---- 所给条目

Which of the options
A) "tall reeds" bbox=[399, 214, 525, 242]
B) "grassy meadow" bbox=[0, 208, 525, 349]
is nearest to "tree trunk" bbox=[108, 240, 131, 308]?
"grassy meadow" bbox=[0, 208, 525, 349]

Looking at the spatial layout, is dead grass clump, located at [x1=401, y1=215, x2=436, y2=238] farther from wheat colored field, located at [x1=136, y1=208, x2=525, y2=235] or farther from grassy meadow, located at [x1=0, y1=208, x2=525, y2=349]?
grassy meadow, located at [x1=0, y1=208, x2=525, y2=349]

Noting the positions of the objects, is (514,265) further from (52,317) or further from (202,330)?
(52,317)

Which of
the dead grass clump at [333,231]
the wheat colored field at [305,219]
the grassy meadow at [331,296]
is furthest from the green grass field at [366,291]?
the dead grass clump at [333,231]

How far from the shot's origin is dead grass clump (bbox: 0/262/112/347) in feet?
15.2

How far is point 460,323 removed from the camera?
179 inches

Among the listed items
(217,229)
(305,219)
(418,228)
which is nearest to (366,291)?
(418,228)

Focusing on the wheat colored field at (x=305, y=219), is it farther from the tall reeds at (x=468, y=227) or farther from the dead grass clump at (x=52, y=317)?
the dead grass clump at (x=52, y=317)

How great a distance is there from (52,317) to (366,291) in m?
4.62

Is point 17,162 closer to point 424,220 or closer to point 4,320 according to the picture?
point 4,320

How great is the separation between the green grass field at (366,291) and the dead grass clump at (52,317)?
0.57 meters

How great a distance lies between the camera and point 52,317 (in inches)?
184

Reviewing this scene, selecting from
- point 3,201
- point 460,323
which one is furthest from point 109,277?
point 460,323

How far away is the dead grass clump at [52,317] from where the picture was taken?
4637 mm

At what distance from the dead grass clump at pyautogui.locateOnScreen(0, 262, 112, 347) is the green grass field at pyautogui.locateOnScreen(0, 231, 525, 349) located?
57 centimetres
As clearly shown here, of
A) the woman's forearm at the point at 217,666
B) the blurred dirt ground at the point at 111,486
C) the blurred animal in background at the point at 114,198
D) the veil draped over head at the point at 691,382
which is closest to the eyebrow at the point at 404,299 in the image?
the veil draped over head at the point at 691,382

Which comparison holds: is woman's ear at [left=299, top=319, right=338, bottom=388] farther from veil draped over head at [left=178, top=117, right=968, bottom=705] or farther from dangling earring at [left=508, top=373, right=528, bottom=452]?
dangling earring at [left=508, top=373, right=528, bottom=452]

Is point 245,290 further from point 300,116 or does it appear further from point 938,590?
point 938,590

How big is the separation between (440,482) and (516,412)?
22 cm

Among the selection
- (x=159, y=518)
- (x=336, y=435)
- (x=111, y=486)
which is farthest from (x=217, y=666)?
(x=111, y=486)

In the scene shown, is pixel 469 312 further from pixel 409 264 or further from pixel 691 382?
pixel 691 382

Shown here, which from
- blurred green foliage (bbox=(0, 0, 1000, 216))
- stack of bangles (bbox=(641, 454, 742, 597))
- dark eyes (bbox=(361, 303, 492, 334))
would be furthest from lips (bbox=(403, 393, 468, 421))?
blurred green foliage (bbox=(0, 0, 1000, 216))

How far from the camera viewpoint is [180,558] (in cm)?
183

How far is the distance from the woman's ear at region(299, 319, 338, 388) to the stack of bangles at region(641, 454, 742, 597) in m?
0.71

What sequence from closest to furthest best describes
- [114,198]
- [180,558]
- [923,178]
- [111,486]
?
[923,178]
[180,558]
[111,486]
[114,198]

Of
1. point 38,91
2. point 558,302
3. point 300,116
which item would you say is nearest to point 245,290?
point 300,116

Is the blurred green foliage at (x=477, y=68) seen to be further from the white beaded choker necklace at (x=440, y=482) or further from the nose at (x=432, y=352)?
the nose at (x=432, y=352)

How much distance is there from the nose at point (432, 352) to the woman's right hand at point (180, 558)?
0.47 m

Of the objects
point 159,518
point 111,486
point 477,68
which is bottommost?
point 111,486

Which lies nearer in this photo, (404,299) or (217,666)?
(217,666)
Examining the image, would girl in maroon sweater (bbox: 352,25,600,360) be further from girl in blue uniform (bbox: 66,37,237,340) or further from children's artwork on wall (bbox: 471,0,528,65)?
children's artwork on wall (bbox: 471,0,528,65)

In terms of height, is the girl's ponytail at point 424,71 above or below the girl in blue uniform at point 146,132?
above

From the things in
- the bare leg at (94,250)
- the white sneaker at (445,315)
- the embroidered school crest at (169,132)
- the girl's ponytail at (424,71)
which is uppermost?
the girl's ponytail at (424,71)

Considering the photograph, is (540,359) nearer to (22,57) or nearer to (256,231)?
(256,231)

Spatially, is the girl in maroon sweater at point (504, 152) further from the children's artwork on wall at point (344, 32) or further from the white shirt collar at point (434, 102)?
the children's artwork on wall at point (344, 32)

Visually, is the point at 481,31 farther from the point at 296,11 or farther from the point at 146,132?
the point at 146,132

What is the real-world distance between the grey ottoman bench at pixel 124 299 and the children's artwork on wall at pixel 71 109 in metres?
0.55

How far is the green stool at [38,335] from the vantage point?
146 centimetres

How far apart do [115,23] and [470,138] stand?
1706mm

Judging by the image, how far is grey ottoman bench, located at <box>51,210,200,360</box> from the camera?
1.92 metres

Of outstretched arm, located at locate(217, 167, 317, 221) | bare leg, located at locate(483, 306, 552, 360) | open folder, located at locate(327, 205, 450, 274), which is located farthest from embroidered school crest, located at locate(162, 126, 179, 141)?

--------

**书面题目**
请将上述条目中从含有“Judging by the”的那一行起、直至条目末尾的各行逐字返回，首尾两行均包括在内。

**完成答案**
Judging by the image, how far is grey ottoman bench, located at <box>51,210,200,360</box> from the camera?
1.92 metres

Of outstretched arm, located at locate(217, 167, 317, 221) | bare leg, located at locate(483, 306, 552, 360) | open folder, located at locate(327, 205, 450, 274), which is located farthest from embroidered school crest, located at locate(162, 126, 179, 141)?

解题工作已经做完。